### Text section
►
The phenol concentration was determined via high-performance liquid chromatography coupled with a diode-array detector (HPLC-DAD; Agilent 1200 module, Agilent Technologies, Santa Clara, CA, USA) and an Eclipse C₁₈ column (150 × 4.6 mm, 5 μm). The mobile phase was composed of 40% acetonitrile and 60% DI water and flowed under isocratic operation at a flow rate of 1 mL min⁻¹. Before analysis, the DI water utilized as the mobile phase was filtered through a 0.2 μm cellulose acetate membrane. The detection wavelength for phenol was 270 nm (reference wavelength: 360 nm); the injection volume was 100 μL. Phenol removal was characterized by the C/C₋₉₀ value, where C is the concentration of phenol at time t and C₋₉₀ is the initial phenol concentration. The concentrations of Cl⁻ in the original synthetic saline water and distilled water were measured using the mercuric thiocyanate method and analyzed with a DR 6000 UV-vis spectrophotometer (Hach; Loveland, CO, USA) (the detailed analytical procedure is described in the ESI (Text S1†)); Na⁺, Mg²⁺, Ca²⁺ and K⁺ concentrations were analyzed using inductively coupled plasma optical emission spectrometry (ICP-OES, Agilent 700 series, Santa Clara, CA, USA).
◄
### Parts of the exercise
(a) In the methods passage, what detection wavelength was used for phenol?
(b) Write the next part of the methods passage, picking up after its final sentence.
The material placed after this point isn't needed.

### Record list
►
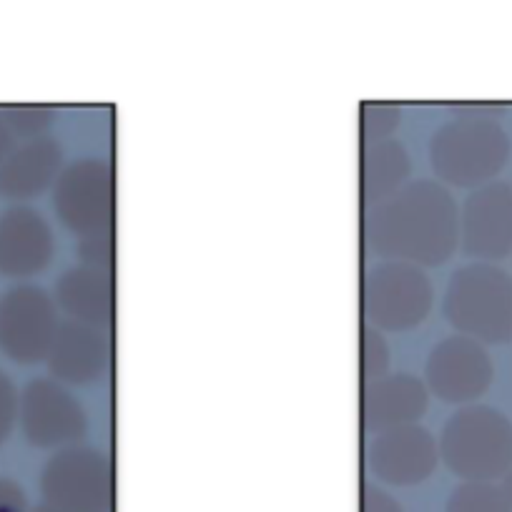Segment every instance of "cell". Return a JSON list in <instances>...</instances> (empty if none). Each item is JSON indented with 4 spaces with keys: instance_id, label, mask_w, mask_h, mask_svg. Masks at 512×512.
<instances>
[{
    "instance_id": "1",
    "label": "cell",
    "mask_w": 512,
    "mask_h": 512,
    "mask_svg": "<svg viewBox=\"0 0 512 512\" xmlns=\"http://www.w3.org/2000/svg\"><path fill=\"white\" fill-rule=\"evenodd\" d=\"M364 239L387 262L415 267L445 264L460 241V216L450 191L435 181L405 184L390 199L372 206Z\"/></svg>"
},
{
    "instance_id": "2",
    "label": "cell",
    "mask_w": 512,
    "mask_h": 512,
    "mask_svg": "<svg viewBox=\"0 0 512 512\" xmlns=\"http://www.w3.org/2000/svg\"><path fill=\"white\" fill-rule=\"evenodd\" d=\"M510 141L485 111L462 108L437 128L430 141V164L445 184L480 186L505 166Z\"/></svg>"
},
{
    "instance_id": "3",
    "label": "cell",
    "mask_w": 512,
    "mask_h": 512,
    "mask_svg": "<svg viewBox=\"0 0 512 512\" xmlns=\"http://www.w3.org/2000/svg\"><path fill=\"white\" fill-rule=\"evenodd\" d=\"M440 457L462 480H500L512 462L510 420L480 405L455 412L442 430Z\"/></svg>"
},
{
    "instance_id": "4",
    "label": "cell",
    "mask_w": 512,
    "mask_h": 512,
    "mask_svg": "<svg viewBox=\"0 0 512 512\" xmlns=\"http://www.w3.org/2000/svg\"><path fill=\"white\" fill-rule=\"evenodd\" d=\"M445 317L477 342H507L512 337V277L492 264L460 269L447 287Z\"/></svg>"
},
{
    "instance_id": "5",
    "label": "cell",
    "mask_w": 512,
    "mask_h": 512,
    "mask_svg": "<svg viewBox=\"0 0 512 512\" xmlns=\"http://www.w3.org/2000/svg\"><path fill=\"white\" fill-rule=\"evenodd\" d=\"M41 492L48 505L63 512H113L116 480L111 460L91 447H63L43 470Z\"/></svg>"
},
{
    "instance_id": "6",
    "label": "cell",
    "mask_w": 512,
    "mask_h": 512,
    "mask_svg": "<svg viewBox=\"0 0 512 512\" xmlns=\"http://www.w3.org/2000/svg\"><path fill=\"white\" fill-rule=\"evenodd\" d=\"M362 307L367 322L377 329L407 332L420 327L432 309L430 279L415 264H379L364 279Z\"/></svg>"
},
{
    "instance_id": "7",
    "label": "cell",
    "mask_w": 512,
    "mask_h": 512,
    "mask_svg": "<svg viewBox=\"0 0 512 512\" xmlns=\"http://www.w3.org/2000/svg\"><path fill=\"white\" fill-rule=\"evenodd\" d=\"M58 219L76 234L108 231L116 211V186L111 164L101 159H83L63 169L53 191Z\"/></svg>"
},
{
    "instance_id": "8",
    "label": "cell",
    "mask_w": 512,
    "mask_h": 512,
    "mask_svg": "<svg viewBox=\"0 0 512 512\" xmlns=\"http://www.w3.org/2000/svg\"><path fill=\"white\" fill-rule=\"evenodd\" d=\"M58 324L56 304L43 289H11L0 297V352L18 364L43 362Z\"/></svg>"
},
{
    "instance_id": "9",
    "label": "cell",
    "mask_w": 512,
    "mask_h": 512,
    "mask_svg": "<svg viewBox=\"0 0 512 512\" xmlns=\"http://www.w3.org/2000/svg\"><path fill=\"white\" fill-rule=\"evenodd\" d=\"M23 435L33 447L63 450L86 435V412L81 402L58 379H33L18 407Z\"/></svg>"
},
{
    "instance_id": "10",
    "label": "cell",
    "mask_w": 512,
    "mask_h": 512,
    "mask_svg": "<svg viewBox=\"0 0 512 512\" xmlns=\"http://www.w3.org/2000/svg\"><path fill=\"white\" fill-rule=\"evenodd\" d=\"M427 387L440 400L465 405L485 395L492 382V362L477 339L457 334L437 344L427 357Z\"/></svg>"
},
{
    "instance_id": "11",
    "label": "cell",
    "mask_w": 512,
    "mask_h": 512,
    "mask_svg": "<svg viewBox=\"0 0 512 512\" xmlns=\"http://www.w3.org/2000/svg\"><path fill=\"white\" fill-rule=\"evenodd\" d=\"M437 462H440V445L417 422L377 432L367 450L369 470L382 482L395 487L420 485L437 470Z\"/></svg>"
},
{
    "instance_id": "12",
    "label": "cell",
    "mask_w": 512,
    "mask_h": 512,
    "mask_svg": "<svg viewBox=\"0 0 512 512\" xmlns=\"http://www.w3.org/2000/svg\"><path fill=\"white\" fill-rule=\"evenodd\" d=\"M460 244L475 259H502L512 251V189L485 184L470 194L460 216Z\"/></svg>"
},
{
    "instance_id": "13",
    "label": "cell",
    "mask_w": 512,
    "mask_h": 512,
    "mask_svg": "<svg viewBox=\"0 0 512 512\" xmlns=\"http://www.w3.org/2000/svg\"><path fill=\"white\" fill-rule=\"evenodd\" d=\"M48 369L63 384H91L111 367V342L106 329L68 319L61 322L48 349Z\"/></svg>"
},
{
    "instance_id": "14",
    "label": "cell",
    "mask_w": 512,
    "mask_h": 512,
    "mask_svg": "<svg viewBox=\"0 0 512 512\" xmlns=\"http://www.w3.org/2000/svg\"><path fill=\"white\" fill-rule=\"evenodd\" d=\"M53 259V234L46 219L28 206L0 216V274L23 279L41 274Z\"/></svg>"
},
{
    "instance_id": "15",
    "label": "cell",
    "mask_w": 512,
    "mask_h": 512,
    "mask_svg": "<svg viewBox=\"0 0 512 512\" xmlns=\"http://www.w3.org/2000/svg\"><path fill=\"white\" fill-rule=\"evenodd\" d=\"M427 410V387L412 374H384L364 384L362 422L369 432L415 425Z\"/></svg>"
},
{
    "instance_id": "16",
    "label": "cell",
    "mask_w": 512,
    "mask_h": 512,
    "mask_svg": "<svg viewBox=\"0 0 512 512\" xmlns=\"http://www.w3.org/2000/svg\"><path fill=\"white\" fill-rule=\"evenodd\" d=\"M63 151L51 136L26 139L13 146L11 154L0 161V194L11 201H28L43 194L61 174Z\"/></svg>"
},
{
    "instance_id": "17",
    "label": "cell",
    "mask_w": 512,
    "mask_h": 512,
    "mask_svg": "<svg viewBox=\"0 0 512 512\" xmlns=\"http://www.w3.org/2000/svg\"><path fill=\"white\" fill-rule=\"evenodd\" d=\"M56 302L68 319L108 329L116 314V287L108 269H68L56 287Z\"/></svg>"
},
{
    "instance_id": "18",
    "label": "cell",
    "mask_w": 512,
    "mask_h": 512,
    "mask_svg": "<svg viewBox=\"0 0 512 512\" xmlns=\"http://www.w3.org/2000/svg\"><path fill=\"white\" fill-rule=\"evenodd\" d=\"M410 176V156L400 141L384 139L364 144L359 181H362V199L367 206L382 204L407 184Z\"/></svg>"
},
{
    "instance_id": "19",
    "label": "cell",
    "mask_w": 512,
    "mask_h": 512,
    "mask_svg": "<svg viewBox=\"0 0 512 512\" xmlns=\"http://www.w3.org/2000/svg\"><path fill=\"white\" fill-rule=\"evenodd\" d=\"M445 512H512V502L495 482L465 480L452 490Z\"/></svg>"
},
{
    "instance_id": "20",
    "label": "cell",
    "mask_w": 512,
    "mask_h": 512,
    "mask_svg": "<svg viewBox=\"0 0 512 512\" xmlns=\"http://www.w3.org/2000/svg\"><path fill=\"white\" fill-rule=\"evenodd\" d=\"M8 126L16 139H36L43 136L56 121V113L48 106H11L3 108Z\"/></svg>"
},
{
    "instance_id": "21",
    "label": "cell",
    "mask_w": 512,
    "mask_h": 512,
    "mask_svg": "<svg viewBox=\"0 0 512 512\" xmlns=\"http://www.w3.org/2000/svg\"><path fill=\"white\" fill-rule=\"evenodd\" d=\"M359 359H362V379L364 384L384 377L390 369V347L384 342L382 332L374 324L362 327V347H359Z\"/></svg>"
},
{
    "instance_id": "22",
    "label": "cell",
    "mask_w": 512,
    "mask_h": 512,
    "mask_svg": "<svg viewBox=\"0 0 512 512\" xmlns=\"http://www.w3.org/2000/svg\"><path fill=\"white\" fill-rule=\"evenodd\" d=\"M400 126V108L392 103H367L362 108V139L364 144L390 139Z\"/></svg>"
},
{
    "instance_id": "23",
    "label": "cell",
    "mask_w": 512,
    "mask_h": 512,
    "mask_svg": "<svg viewBox=\"0 0 512 512\" xmlns=\"http://www.w3.org/2000/svg\"><path fill=\"white\" fill-rule=\"evenodd\" d=\"M81 259L88 267L108 269L111 272L113 259H116V246H113V234L108 231H96V234H86L81 241Z\"/></svg>"
},
{
    "instance_id": "24",
    "label": "cell",
    "mask_w": 512,
    "mask_h": 512,
    "mask_svg": "<svg viewBox=\"0 0 512 512\" xmlns=\"http://www.w3.org/2000/svg\"><path fill=\"white\" fill-rule=\"evenodd\" d=\"M18 407H21V397H18L11 377L0 372V445L13 432V425L18 420Z\"/></svg>"
},
{
    "instance_id": "25",
    "label": "cell",
    "mask_w": 512,
    "mask_h": 512,
    "mask_svg": "<svg viewBox=\"0 0 512 512\" xmlns=\"http://www.w3.org/2000/svg\"><path fill=\"white\" fill-rule=\"evenodd\" d=\"M359 512H402L400 502L377 485H364L362 487V505Z\"/></svg>"
},
{
    "instance_id": "26",
    "label": "cell",
    "mask_w": 512,
    "mask_h": 512,
    "mask_svg": "<svg viewBox=\"0 0 512 512\" xmlns=\"http://www.w3.org/2000/svg\"><path fill=\"white\" fill-rule=\"evenodd\" d=\"M0 512H28L26 492L8 477H0Z\"/></svg>"
},
{
    "instance_id": "27",
    "label": "cell",
    "mask_w": 512,
    "mask_h": 512,
    "mask_svg": "<svg viewBox=\"0 0 512 512\" xmlns=\"http://www.w3.org/2000/svg\"><path fill=\"white\" fill-rule=\"evenodd\" d=\"M13 146H16V136H13V131H11V126H8L6 116H3V111H0V161L11 154Z\"/></svg>"
},
{
    "instance_id": "28",
    "label": "cell",
    "mask_w": 512,
    "mask_h": 512,
    "mask_svg": "<svg viewBox=\"0 0 512 512\" xmlns=\"http://www.w3.org/2000/svg\"><path fill=\"white\" fill-rule=\"evenodd\" d=\"M500 480H502V485H500V487H502V492H505L507 500L512 502V462H510V467H507L505 475H502Z\"/></svg>"
},
{
    "instance_id": "29",
    "label": "cell",
    "mask_w": 512,
    "mask_h": 512,
    "mask_svg": "<svg viewBox=\"0 0 512 512\" xmlns=\"http://www.w3.org/2000/svg\"><path fill=\"white\" fill-rule=\"evenodd\" d=\"M33 512H63V510H58V507H53V505H48V502H43V505H38Z\"/></svg>"
}]
</instances>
◄
### Expected outputs
(a) Phenol was detected at 270 nm, with a reference wavelength of 360 nm.

(b)
3. Results and discussion

3.1 Characterization

UV-vis absorption spectra of the different materials were obtained to determine the possible photothermal material suitable for solar steam generation. With a higher optical absorption, more light is absorbed by the material, thus increasing the solar energy that can be harnessed. The UV-vis-NIR absorption spectra of AC, AC-P25 and graphite are shown in Fig. 1(c). Compared with graphite, materials containing AC absorbed more light in the UV-vis-NIR regions, suggesting that AC-containing materials are better photothermal materials. The SEM image and EDS spectrum of a lens tissue sample loaded with AC-P25 also supported the existence of P25 in the material. The surface of lens tissue fiber became rather rough after being loaded with AC (Fig. 2(a)–(c)). The existence of P25 in the photothermal layer (i.e., AC-P25) was further verified by the EDS spectrum (Fig. 2(d)). Moreover, EDS elemental mapping (Ti element) of the AC-P25 image (Fig. 2(e)) showed that Ti elements were uniformly distributed on the surface of the material, indicating successful incorporation of P25 in the photothermal material.

Fig. 2 SEM images of (a) pristine lens tissue, (b) lens tissue loaded with AC only and (c) lens tissue loaded with AC-P25. (d) EDS spectrum of AC-P25 and (e) EDS Ti elemental mapping of AC-P25.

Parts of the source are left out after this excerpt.